Science is becoming increasingly collaborative and data-intensive , and many factors are pushing scientists to increase data access and use ‘best practices’ in dealing with data and code [2, 3]. There is also an increased emphasis on transparency, data provenance, and reproducibility from funders, governments, and scientists themselves [4, 5]. These factors have increased the need for reproducible, programmatic approaches, both to produce large-scale datasets and handle the increasing data demands of modern models. Examples include the software stack supporting globally gridded soils dataset products , the CEDS database of anthropogenic emissions of reactive gases and aerosols , and the Global Land Data Assimilation System . These and many other regional to global data are used by a wide variety of earth system models, dynamic global vegetation models, and integrated human-earth system models .
Modern, integrated human-earth system models are typically complex and require correspondingly detailed input datasets. These models are sophisticated attempts to encapsulate relations between environmental, social and economic factors that are thought to drive future global change, and assess the effectiveness of technologies and policies . One integrated human-earth system model is GCAM, a model coupling representations of global and regional economies; energy systems; agricultural, water, and land use systems; and global climate . GCAM’s primary external assumptions include socioeconomic drivers (e.g., population and GDP), technology characterizations (e.g., cost and efficiency), and assumptions about regulations and policies that might influence the human systems represented in GCAM.

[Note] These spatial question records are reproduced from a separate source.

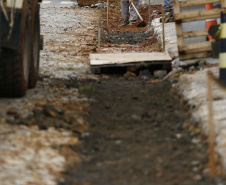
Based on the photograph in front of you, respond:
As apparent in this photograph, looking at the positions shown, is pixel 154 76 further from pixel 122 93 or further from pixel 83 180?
pixel 83 180

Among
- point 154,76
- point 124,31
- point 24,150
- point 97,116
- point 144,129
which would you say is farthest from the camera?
point 124,31

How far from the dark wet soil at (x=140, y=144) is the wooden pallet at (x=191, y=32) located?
171cm

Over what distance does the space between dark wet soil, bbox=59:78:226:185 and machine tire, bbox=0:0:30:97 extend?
2.99 feet

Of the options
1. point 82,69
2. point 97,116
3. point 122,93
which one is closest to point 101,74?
point 82,69

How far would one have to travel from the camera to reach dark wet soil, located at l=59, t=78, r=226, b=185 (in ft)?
15.0

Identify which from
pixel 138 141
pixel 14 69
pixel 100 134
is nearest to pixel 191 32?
pixel 14 69

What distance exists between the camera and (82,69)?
394 inches

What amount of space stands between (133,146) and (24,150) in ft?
3.33

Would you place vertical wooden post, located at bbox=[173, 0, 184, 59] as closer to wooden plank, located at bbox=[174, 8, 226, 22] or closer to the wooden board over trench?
wooden plank, located at bbox=[174, 8, 226, 22]

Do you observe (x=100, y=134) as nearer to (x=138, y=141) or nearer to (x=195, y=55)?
(x=138, y=141)

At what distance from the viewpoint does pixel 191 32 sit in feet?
30.7

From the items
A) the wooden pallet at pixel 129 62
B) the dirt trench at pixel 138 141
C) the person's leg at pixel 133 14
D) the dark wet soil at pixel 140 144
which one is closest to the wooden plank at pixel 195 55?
the wooden pallet at pixel 129 62

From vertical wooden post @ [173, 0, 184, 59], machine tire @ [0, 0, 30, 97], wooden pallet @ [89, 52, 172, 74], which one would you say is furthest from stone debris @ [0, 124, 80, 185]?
vertical wooden post @ [173, 0, 184, 59]

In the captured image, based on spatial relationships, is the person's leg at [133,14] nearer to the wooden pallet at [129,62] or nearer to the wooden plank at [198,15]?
the wooden pallet at [129,62]
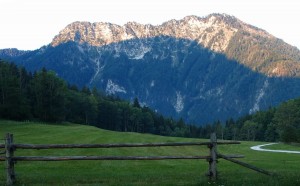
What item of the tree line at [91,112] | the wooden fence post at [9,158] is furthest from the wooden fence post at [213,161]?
the tree line at [91,112]

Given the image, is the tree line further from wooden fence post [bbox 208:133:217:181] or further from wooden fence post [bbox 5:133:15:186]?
wooden fence post [bbox 208:133:217:181]

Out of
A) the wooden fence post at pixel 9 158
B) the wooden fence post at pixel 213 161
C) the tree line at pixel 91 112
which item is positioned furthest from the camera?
the tree line at pixel 91 112

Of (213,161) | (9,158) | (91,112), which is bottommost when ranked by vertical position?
(213,161)

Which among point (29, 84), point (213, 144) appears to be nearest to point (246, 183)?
point (213, 144)

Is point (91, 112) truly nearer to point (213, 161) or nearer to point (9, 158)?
point (9, 158)

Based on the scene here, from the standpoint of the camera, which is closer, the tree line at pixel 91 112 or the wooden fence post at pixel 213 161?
the wooden fence post at pixel 213 161

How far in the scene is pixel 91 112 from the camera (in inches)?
5600

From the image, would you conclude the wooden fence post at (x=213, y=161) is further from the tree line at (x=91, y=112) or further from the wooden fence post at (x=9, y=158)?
the tree line at (x=91, y=112)

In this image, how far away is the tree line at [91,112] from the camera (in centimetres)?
10162

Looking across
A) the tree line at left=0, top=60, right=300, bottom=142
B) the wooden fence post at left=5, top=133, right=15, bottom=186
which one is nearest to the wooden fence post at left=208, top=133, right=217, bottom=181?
the wooden fence post at left=5, top=133, right=15, bottom=186

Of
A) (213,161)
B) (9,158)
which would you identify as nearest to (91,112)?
(9,158)

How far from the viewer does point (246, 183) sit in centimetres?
1781

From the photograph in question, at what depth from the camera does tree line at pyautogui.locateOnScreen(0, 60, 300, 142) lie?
101625 mm

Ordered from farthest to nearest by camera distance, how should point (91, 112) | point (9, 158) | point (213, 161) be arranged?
point (91, 112), point (213, 161), point (9, 158)
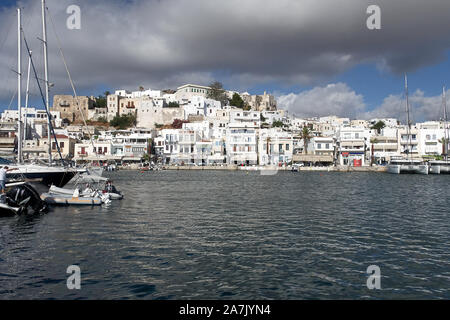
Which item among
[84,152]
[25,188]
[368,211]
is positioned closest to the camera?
[25,188]

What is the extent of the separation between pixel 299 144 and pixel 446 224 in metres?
78.0

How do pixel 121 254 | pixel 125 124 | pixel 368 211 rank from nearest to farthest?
pixel 121 254 < pixel 368 211 < pixel 125 124

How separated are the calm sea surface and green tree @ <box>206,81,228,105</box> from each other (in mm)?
113825

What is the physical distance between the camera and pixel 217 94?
13450 centimetres

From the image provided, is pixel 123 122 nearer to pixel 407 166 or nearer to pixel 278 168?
pixel 278 168

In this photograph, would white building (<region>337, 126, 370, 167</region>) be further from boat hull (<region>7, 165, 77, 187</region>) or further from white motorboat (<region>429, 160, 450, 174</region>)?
boat hull (<region>7, 165, 77, 187</region>)

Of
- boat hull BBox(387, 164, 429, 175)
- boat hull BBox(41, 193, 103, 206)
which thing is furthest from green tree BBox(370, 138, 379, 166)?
boat hull BBox(41, 193, 103, 206)

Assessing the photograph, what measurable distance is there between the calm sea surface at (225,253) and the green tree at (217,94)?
11383 centimetres

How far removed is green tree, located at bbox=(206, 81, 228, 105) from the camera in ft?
440

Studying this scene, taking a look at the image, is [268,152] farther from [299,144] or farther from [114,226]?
[114,226]

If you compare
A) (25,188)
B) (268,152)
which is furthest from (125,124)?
(25,188)

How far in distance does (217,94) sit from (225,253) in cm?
12474

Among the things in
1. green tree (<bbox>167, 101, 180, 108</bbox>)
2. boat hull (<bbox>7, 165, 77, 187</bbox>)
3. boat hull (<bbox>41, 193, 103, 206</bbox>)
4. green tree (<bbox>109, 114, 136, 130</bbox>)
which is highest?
green tree (<bbox>167, 101, 180, 108</bbox>)

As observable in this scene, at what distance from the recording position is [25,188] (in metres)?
20.8
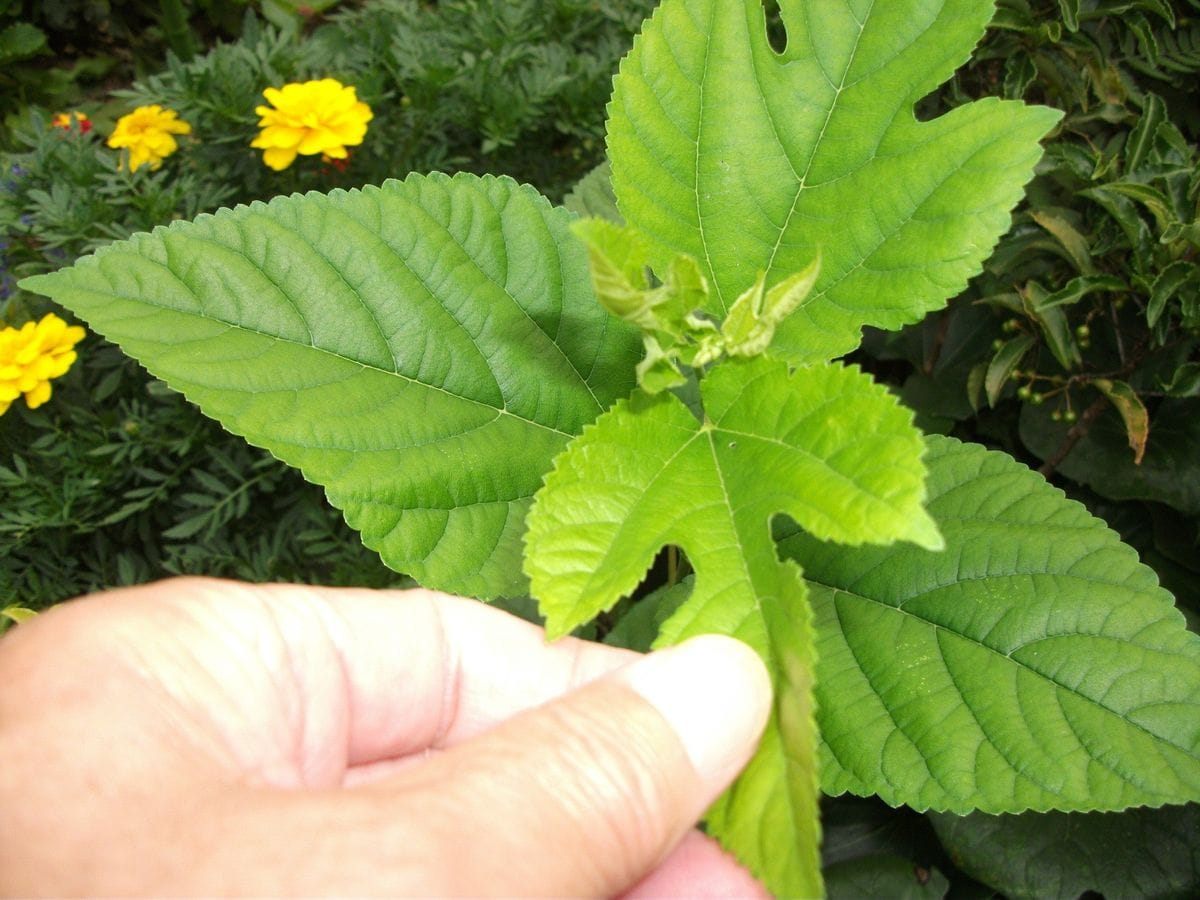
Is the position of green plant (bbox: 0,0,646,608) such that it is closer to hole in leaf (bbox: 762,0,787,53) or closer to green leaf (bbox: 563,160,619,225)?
hole in leaf (bbox: 762,0,787,53)

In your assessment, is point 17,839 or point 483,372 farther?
point 483,372

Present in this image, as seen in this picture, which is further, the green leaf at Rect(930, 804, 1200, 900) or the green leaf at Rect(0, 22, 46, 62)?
the green leaf at Rect(0, 22, 46, 62)

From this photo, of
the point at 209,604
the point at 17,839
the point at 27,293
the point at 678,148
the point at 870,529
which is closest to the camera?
the point at 17,839

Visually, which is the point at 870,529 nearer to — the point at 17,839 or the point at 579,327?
the point at 579,327

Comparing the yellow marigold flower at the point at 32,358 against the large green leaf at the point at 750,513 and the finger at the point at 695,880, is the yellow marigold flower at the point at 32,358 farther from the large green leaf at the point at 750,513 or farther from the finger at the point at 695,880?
the finger at the point at 695,880

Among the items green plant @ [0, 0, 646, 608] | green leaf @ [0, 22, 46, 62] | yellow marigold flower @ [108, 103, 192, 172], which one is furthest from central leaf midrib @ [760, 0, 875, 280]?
green leaf @ [0, 22, 46, 62]

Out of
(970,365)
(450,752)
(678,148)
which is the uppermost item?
(678,148)

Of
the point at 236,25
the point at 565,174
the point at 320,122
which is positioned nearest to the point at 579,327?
the point at 320,122
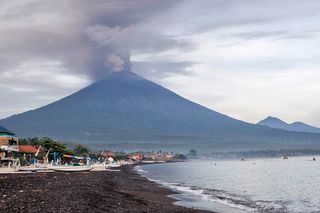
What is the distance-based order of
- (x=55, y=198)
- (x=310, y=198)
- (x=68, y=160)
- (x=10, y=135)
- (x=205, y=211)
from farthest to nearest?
(x=68, y=160) < (x=10, y=135) < (x=310, y=198) < (x=205, y=211) < (x=55, y=198)

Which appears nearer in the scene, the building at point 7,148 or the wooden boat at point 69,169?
the wooden boat at point 69,169

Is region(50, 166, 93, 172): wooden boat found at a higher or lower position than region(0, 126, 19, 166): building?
lower

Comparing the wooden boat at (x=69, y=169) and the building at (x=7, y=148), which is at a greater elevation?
the building at (x=7, y=148)

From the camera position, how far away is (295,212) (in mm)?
27719

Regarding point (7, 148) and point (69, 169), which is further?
point (7, 148)

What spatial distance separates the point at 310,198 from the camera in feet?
122

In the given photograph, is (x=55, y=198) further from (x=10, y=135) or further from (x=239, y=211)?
(x=10, y=135)

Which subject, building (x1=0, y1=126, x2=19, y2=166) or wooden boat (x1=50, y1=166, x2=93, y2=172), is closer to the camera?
wooden boat (x1=50, y1=166, x2=93, y2=172)

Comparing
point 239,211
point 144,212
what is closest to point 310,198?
point 239,211

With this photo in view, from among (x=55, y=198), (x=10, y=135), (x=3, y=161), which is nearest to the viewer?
(x=55, y=198)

Currently GCAM requires over 200 Extensible Markup Language (XML) input files, detailing everything from future population projections to historical land allocation to emissions factors. These files create and describe six inter-dependent model modules: (1) agriculture and land use; (2) energy production, transformation, and consumption; (3) water demands; (4) socio-economic demand drivers; (5) non-CO2 emissions; and (6) GCAM-USA, a state-level representation of the USA region. These modules’ inputs include information for all time periods, including historical calibration data, characteristics of hundreds of modeled technologies, future assumptions, and other relevant data.
Earlier versions of the model  used spreadsheet-exported inputs but as the data volume increased a system of scripts was developed to generate and reconcile data . Spreadsheets do not scale well, however, and in general impede reproducibility and transparency of data flow; thus there was an acute need for a data system that was open source and transparent, easy to install and use, flexible and robust in its assumptions, and well documented. There are general-purpose R packages to support reproducible, verifiable data processing and scientific research, including madrat (https://cran.r-project.org/package=madrat), drake (https://cran.r-project.org/package=drake), and workflowr (https://cran.r-project.org/package=workflowr). Our specific needs for extensive consistency-checking and error-handling, in addition to providing a platform for data and model exploration and reproducible, transparent scientific and policy research, led to the development of the system described here.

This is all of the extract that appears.